The case is different, more complex with sodium:wrapper: It shall provide more D-convenience and @safe callables making it hard to use functions in a wrong way, but this may involve the heap allocation's cost.
- The unittests make permissive use of heap allocations by means of GC allocated memory, but don't handle real secrets and aren't meant for release builds, thus no security problem.
- Most new functions are "overloads" (just D friendly wrappers around the C function calls).

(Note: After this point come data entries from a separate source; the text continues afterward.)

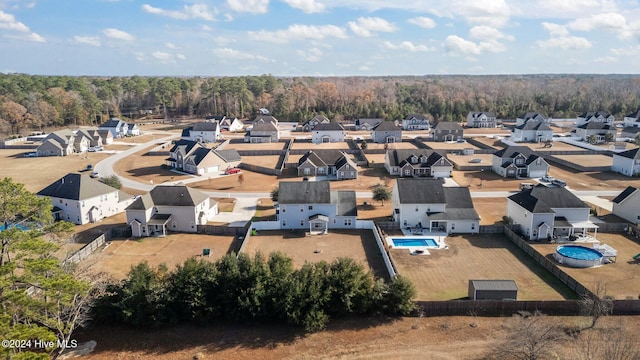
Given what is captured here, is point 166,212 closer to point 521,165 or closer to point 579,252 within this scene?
point 579,252

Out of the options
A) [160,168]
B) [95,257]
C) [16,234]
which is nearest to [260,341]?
[16,234]

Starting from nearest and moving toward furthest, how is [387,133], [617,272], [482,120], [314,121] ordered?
[617,272] → [387,133] → [314,121] → [482,120]

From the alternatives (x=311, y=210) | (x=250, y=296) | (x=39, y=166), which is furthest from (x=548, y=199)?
(x=39, y=166)

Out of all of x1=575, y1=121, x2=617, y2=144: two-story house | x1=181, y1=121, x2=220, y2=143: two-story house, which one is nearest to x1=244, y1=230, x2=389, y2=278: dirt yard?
x1=181, y1=121, x2=220, y2=143: two-story house

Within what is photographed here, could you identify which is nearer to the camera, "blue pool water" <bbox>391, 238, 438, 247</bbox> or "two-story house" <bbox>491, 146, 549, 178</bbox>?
"blue pool water" <bbox>391, 238, 438, 247</bbox>

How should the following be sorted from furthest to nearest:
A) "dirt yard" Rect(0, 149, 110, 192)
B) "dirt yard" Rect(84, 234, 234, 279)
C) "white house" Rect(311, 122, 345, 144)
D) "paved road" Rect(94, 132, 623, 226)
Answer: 1. "white house" Rect(311, 122, 345, 144)
2. "dirt yard" Rect(0, 149, 110, 192)
3. "paved road" Rect(94, 132, 623, 226)
4. "dirt yard" Rect(84, 234, 234, 279)

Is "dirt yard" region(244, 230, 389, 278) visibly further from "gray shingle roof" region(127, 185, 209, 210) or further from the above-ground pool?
the above-ground pool
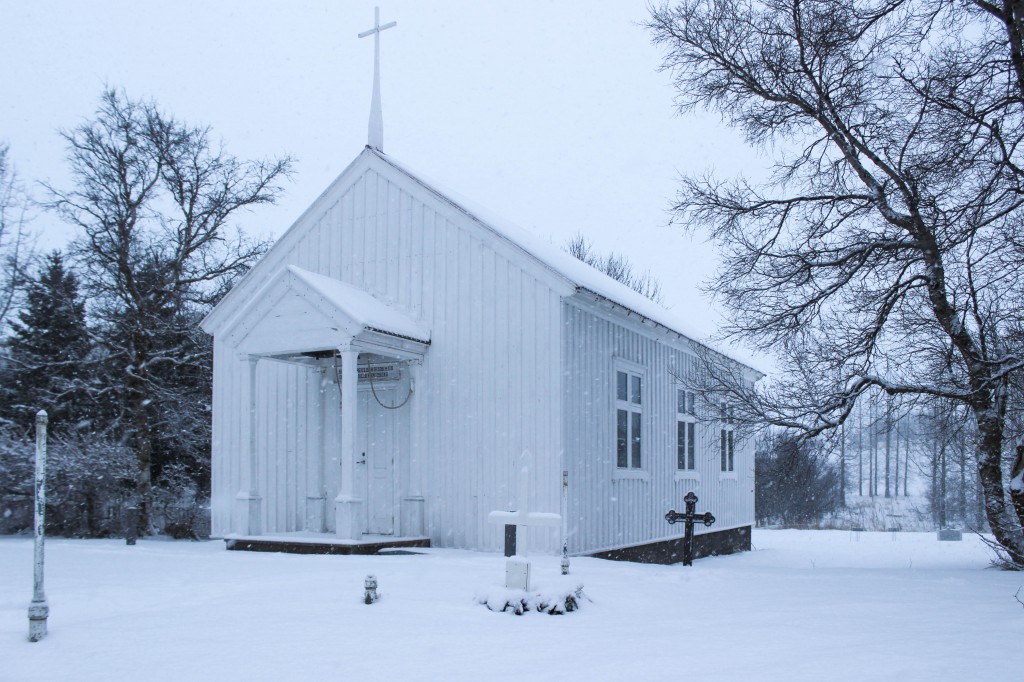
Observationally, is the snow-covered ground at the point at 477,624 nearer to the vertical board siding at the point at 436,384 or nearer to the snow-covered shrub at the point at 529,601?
the snow-covered shrub at the point at 529,601

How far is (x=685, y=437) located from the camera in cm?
1841

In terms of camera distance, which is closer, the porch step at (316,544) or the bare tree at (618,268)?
the porch step at (316,544)

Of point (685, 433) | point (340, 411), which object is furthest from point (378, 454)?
point (685, 433)

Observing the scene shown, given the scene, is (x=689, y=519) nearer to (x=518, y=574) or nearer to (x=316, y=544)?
(x=316, y=544)

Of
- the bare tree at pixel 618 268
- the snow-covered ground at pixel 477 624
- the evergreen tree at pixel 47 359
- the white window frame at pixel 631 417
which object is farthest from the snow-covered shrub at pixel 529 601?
the bare tree at pixel 618 268

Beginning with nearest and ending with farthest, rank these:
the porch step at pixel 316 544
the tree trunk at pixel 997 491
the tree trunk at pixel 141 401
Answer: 1. the tree trunk at pixel 997 491
2. the porch step at pixel 316 544
3. the tree trunk at pixel 141 401

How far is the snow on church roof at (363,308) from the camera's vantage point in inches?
Result: 479

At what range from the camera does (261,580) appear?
957 centimetres

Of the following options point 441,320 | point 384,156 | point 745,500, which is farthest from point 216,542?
point 745,500

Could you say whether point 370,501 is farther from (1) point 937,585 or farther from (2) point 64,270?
(2) point 64,270

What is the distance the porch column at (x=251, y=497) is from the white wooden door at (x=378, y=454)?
1597mm

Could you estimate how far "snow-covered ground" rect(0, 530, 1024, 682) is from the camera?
6.11 meters

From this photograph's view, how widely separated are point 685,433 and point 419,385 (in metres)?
7.09

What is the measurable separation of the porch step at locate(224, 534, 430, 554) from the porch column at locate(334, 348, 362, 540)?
0.62 feet
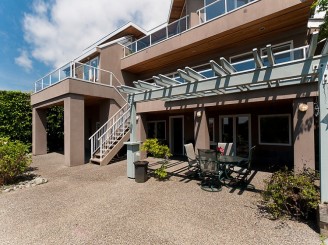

Some are as simple as taking a D slice and pass it's .ptr and .length to be safe or require a static array to ensure .length, thus don't themselves allocate heap memory and have attribute @nogc (and calling them doesn't postulate heap allocation either; the D slice parameter is welcoming arguments being static arrays as well as dyn. heap allocated arrays).
Many functions call enforce to ensure, that some requirement is fullfilled, thus may allocate only just before the program bails out.
The residual: They use heap allocation !
- Other functions perform convenience procedures or part of procedures shown in the Sodium documentaion, like DH keyexchange and may make generous use of heap memory.